Suriye Dışişleri Bakanlığı, geçtiğimiz hafta sonu, attığı adımları ve bazı taleplere ilişkin çekincelerini içeren yazılı bir yanıtı Washington'a gönderdi. Washington, şu an bu talepleri inceliyor. Batılı yetkililer, Şam'ın kimyasal silahlarla ilgili adımların birçoğunu zaten yerine getirdiğini düşünüyor.

Suriye Cumhurbaşkanı Şara, geçtiğimiz şubat ayında Kimyasal Silahların Yasaklanması Örgütü (OPCW) Genel Direktör Fernando Arias başkanlığındaki bir heyeti kabul etti. Bu görüşme, ‘Suriye’de savaş sırasında kimyasal silah kullanmakla’ suçlanan Beşşar Esed rejiminin düşmesinden sonra OPCW tarafından Şam'a yapılan ilk resmi ziyaretti.

Şam, mektubu ilk okuduğunda, özellikle Suriye'nin egemenliğiyle ilgili maddeler içermesi nedeniyle hayal kırıklığına uğradı ve bu talepleri ‘sindirmekte’ zorlandı.

Arias, OPCW heyetinin Şam'daki görüşmelerinin Suriye'nin kimyasal silah dosyasının nihai olarak kapatılmasının önünü açtığı yorumunda bulundu. Şam'a yaptığı ziyaretin ‘yeni bir başlangıç’ için bir fırsat olduğunu söyleyen Arias, Esed döneminde yıllarca süren gerginliğin ardından bu konuda yeni bir sayfa açma şansı yakaladıklarını belirtti. OPCW, Suriye'nin silah programıyla bağlantılı olabilecek ve Esed rejiminin çöküşünden sonra keşfedilen 100'den fazla alan olduğunu tahmin ediyor.

Şam ayrıca Filistinli silahlı grupların faaliyetlerini engellemek, DEAŞ ile mücadele etmek ve Washington'ın müttefiki SDG ile ilişkilerini geliştirmek gibi adımlar da attı.
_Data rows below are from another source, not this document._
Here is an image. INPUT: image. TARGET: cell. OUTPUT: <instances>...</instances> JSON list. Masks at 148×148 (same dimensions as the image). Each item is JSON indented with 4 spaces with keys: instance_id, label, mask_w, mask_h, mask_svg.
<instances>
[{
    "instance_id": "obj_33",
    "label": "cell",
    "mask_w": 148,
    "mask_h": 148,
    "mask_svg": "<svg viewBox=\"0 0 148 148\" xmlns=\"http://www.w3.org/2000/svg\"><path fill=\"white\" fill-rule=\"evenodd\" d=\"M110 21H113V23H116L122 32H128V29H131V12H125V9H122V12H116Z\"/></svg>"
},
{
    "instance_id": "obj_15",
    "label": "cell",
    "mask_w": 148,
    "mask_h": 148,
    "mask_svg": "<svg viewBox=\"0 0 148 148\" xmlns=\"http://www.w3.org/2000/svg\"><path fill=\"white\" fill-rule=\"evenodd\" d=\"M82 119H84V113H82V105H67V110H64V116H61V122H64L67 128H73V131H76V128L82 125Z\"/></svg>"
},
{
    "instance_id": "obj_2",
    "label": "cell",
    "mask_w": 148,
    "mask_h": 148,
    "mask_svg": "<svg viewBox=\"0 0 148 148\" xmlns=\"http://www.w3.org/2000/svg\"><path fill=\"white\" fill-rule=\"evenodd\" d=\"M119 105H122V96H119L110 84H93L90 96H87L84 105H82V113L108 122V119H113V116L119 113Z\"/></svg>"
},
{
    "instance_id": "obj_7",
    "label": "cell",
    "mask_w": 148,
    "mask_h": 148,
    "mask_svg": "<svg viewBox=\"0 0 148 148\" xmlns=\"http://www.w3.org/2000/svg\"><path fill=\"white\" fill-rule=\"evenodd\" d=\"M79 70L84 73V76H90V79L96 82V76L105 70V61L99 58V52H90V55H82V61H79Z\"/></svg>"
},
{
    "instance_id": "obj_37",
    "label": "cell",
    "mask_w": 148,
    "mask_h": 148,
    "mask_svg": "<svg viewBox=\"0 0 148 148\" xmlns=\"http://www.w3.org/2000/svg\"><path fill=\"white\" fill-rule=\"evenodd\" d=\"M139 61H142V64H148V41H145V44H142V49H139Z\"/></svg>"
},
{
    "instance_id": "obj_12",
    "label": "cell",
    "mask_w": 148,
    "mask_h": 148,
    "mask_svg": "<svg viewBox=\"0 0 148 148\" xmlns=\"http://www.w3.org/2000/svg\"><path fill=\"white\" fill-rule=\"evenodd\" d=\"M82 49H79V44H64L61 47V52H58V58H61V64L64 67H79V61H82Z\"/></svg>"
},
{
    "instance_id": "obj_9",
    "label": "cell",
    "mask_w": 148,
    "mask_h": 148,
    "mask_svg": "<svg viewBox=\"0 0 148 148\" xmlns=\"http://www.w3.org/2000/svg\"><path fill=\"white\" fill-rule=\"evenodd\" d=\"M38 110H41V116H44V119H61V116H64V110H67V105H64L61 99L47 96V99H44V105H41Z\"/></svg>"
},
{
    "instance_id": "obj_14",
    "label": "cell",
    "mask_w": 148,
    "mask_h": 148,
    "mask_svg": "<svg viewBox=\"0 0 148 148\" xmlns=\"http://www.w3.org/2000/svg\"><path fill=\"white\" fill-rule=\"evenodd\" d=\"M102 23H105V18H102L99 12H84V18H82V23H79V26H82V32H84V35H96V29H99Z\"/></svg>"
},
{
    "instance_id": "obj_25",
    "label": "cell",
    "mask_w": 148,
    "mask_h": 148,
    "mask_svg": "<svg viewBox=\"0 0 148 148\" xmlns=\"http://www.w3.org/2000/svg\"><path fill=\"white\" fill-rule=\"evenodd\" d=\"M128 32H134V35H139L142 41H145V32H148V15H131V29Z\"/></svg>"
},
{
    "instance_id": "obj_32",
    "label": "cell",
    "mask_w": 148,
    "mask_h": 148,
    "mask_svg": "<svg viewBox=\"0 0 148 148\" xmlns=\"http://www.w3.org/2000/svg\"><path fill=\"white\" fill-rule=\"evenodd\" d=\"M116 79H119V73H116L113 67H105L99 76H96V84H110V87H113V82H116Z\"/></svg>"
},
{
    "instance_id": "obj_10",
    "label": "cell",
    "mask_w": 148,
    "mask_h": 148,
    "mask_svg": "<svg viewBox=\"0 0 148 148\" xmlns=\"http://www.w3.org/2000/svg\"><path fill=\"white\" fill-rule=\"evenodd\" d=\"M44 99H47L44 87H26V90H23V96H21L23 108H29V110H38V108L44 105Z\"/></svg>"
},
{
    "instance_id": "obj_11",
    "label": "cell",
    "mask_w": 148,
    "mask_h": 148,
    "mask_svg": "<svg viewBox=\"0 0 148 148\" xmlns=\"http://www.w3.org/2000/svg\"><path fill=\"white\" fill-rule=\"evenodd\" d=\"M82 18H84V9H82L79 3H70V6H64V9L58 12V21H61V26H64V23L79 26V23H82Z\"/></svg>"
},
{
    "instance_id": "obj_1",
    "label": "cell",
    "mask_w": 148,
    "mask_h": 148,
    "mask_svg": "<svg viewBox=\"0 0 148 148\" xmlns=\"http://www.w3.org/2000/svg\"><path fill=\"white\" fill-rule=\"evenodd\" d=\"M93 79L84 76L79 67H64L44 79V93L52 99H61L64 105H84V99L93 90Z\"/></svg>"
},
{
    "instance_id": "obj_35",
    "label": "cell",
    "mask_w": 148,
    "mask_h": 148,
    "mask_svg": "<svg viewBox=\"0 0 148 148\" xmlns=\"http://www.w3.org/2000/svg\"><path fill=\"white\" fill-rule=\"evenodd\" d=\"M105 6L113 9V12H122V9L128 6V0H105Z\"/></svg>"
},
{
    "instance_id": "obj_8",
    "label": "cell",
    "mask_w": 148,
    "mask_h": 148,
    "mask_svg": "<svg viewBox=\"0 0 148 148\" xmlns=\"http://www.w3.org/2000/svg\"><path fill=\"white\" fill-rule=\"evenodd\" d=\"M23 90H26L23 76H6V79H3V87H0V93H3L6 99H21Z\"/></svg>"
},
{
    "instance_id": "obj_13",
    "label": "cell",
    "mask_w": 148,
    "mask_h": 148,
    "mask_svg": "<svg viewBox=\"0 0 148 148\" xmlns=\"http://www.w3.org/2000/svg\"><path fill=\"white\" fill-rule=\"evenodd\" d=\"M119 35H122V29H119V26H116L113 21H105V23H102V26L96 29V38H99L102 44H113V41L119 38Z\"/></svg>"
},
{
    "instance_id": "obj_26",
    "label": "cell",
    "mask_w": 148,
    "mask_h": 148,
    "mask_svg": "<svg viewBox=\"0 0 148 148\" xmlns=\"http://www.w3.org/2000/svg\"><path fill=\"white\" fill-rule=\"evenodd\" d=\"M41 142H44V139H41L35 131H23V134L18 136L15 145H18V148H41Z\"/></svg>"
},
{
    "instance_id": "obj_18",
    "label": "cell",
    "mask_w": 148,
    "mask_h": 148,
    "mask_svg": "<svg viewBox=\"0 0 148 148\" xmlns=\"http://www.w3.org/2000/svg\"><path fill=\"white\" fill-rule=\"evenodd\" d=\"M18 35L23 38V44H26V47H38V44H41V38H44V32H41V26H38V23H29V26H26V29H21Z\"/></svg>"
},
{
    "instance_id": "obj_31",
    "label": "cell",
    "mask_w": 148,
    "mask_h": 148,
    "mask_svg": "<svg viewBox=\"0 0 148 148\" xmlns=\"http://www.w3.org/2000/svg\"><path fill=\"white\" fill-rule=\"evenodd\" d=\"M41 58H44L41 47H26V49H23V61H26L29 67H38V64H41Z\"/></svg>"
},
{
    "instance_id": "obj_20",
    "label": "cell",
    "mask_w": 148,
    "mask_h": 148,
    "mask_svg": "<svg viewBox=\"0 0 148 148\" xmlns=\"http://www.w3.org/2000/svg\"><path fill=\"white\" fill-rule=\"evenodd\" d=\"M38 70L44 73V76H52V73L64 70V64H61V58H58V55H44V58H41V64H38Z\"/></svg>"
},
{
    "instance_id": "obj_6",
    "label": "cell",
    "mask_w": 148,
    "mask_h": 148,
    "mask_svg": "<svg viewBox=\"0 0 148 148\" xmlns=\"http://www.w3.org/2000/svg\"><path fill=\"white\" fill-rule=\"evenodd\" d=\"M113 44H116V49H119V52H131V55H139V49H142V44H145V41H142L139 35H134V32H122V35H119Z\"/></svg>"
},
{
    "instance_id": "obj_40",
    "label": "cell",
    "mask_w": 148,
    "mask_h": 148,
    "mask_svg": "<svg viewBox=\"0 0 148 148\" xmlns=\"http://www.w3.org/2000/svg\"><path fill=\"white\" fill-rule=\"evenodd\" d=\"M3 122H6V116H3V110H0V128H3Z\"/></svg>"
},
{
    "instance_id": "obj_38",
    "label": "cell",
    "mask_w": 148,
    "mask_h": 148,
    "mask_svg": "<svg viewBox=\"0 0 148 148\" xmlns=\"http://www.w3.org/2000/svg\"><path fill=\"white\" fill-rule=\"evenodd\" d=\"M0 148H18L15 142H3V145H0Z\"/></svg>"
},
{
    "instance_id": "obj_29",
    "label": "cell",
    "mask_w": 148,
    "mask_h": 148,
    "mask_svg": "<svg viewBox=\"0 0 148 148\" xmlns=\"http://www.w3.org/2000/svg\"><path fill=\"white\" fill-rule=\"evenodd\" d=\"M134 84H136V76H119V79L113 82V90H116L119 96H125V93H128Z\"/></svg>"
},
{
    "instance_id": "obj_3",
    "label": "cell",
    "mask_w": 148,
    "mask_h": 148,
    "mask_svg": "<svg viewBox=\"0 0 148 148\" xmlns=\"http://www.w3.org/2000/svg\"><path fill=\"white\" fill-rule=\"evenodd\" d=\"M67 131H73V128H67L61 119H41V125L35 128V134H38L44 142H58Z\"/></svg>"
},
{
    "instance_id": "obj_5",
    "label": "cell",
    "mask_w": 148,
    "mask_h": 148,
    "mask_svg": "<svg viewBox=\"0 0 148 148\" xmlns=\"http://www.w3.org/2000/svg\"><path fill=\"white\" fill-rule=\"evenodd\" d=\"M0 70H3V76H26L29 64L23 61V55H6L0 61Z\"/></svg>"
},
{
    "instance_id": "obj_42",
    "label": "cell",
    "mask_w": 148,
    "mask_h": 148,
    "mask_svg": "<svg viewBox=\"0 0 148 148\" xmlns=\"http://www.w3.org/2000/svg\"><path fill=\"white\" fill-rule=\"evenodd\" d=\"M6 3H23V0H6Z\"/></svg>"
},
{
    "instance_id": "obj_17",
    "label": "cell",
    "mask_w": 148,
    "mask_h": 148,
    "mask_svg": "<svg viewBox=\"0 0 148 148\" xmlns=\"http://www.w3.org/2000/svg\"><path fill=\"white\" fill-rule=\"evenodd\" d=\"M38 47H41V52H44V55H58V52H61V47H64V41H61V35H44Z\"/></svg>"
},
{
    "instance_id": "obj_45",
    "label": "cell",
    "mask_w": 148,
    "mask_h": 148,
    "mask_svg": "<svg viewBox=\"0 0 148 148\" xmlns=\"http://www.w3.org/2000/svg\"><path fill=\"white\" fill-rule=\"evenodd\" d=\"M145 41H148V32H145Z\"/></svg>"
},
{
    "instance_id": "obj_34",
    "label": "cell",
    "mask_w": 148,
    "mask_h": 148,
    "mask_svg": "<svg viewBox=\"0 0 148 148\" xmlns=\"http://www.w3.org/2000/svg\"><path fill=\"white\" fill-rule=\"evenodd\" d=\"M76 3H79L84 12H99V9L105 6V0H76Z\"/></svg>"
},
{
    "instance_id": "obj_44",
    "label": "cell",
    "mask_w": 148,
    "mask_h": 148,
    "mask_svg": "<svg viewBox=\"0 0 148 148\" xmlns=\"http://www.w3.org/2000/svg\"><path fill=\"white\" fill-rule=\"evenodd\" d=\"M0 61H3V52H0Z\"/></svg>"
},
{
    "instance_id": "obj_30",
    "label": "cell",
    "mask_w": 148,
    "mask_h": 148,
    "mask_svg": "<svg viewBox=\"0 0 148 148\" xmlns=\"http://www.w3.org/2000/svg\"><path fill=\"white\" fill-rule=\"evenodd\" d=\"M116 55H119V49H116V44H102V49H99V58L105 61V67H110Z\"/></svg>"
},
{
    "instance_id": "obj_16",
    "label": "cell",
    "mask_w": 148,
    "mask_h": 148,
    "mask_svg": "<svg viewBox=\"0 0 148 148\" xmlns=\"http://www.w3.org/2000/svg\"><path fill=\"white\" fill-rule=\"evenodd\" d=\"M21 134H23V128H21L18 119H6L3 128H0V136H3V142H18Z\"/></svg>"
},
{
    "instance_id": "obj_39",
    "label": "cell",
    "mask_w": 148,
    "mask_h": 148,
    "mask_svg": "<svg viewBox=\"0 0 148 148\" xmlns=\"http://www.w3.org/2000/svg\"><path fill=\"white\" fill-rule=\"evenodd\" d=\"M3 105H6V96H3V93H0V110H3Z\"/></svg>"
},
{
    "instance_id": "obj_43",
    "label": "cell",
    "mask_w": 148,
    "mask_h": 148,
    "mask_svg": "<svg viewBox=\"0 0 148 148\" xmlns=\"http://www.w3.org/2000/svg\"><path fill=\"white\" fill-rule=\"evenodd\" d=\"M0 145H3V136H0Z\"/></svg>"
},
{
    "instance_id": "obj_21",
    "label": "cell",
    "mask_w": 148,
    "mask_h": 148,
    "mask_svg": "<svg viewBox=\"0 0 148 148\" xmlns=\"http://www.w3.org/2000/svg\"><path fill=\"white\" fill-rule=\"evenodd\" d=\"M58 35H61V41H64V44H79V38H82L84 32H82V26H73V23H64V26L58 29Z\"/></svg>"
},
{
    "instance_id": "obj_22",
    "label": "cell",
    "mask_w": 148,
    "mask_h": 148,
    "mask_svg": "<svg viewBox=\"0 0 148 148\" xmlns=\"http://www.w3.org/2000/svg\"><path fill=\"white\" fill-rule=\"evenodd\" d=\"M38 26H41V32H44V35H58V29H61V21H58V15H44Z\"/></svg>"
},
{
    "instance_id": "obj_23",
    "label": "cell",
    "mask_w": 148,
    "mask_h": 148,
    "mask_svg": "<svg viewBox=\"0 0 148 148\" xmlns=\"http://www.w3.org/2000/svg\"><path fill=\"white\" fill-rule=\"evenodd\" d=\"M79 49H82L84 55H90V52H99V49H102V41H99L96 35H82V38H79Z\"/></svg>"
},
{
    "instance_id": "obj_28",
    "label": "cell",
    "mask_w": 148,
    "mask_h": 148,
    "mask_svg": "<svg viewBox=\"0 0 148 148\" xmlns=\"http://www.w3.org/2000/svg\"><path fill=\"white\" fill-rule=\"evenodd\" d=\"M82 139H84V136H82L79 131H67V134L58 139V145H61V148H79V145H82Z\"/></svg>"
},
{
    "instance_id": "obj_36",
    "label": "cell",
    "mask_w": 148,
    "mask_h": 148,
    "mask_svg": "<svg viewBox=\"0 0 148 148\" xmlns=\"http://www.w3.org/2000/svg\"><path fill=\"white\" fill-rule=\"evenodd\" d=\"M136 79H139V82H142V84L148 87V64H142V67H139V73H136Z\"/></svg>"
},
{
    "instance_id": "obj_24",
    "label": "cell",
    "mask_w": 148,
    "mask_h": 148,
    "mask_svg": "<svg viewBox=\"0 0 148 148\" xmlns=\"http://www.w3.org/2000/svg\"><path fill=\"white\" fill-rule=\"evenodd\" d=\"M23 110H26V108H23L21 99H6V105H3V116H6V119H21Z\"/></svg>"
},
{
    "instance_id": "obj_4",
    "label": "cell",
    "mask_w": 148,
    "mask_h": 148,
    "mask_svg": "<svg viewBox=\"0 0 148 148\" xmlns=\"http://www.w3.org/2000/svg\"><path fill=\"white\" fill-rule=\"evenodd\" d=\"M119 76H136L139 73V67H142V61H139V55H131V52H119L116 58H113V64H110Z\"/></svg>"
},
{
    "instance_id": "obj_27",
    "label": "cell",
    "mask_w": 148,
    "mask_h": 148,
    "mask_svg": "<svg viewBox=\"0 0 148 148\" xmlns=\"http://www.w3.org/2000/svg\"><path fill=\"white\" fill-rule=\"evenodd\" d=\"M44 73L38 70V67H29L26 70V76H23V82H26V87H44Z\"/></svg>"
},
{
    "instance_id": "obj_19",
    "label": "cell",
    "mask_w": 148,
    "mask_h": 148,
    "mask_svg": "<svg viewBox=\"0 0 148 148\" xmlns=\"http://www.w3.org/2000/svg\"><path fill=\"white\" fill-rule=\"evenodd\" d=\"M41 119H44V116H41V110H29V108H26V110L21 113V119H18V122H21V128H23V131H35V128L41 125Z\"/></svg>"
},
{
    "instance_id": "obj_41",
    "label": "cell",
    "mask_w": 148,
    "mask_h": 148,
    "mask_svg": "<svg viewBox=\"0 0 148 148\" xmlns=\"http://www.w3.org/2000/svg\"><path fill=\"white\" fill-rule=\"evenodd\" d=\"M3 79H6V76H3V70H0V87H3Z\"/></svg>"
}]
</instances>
Bu çerçevede Şara, ABD yapımı helikopteriyle iki kez Şam'a giden SDG lideri Mazlum Abdi ile bir anlaşma imzaladı. Şam'da 10 Mart'ta imzalanan ilkeler belgesinin uygulanması için çeşitli adımlar atıldı. ABD Savunma Bakanlığı (Pentagon) önümüzdeki aylarda Suriye'de konuşlu ABD askerlerinin sayısını binin altına indirmeyi planladığını açıkladı. ABD gazetesi New York Times’ın (NYT) haberine göre ABD ordusu Suriye'nin kuzeyinden yüzlerce askerini çekmeye başlarken bölgedeki sekiz askeri üsten üçünü kapatmaya hazırlanıyor.

Şara'nın Abdi ile yaptığı anlaşmanın uygulanmasının yanında SDG ile Türkiye arasında Suriye'nin kuzeydoğusunda, Washington'ın ABD askerlerinin sayısını azaltma söylemiyle bağlantılı olarak bir ateşkes hali hakim.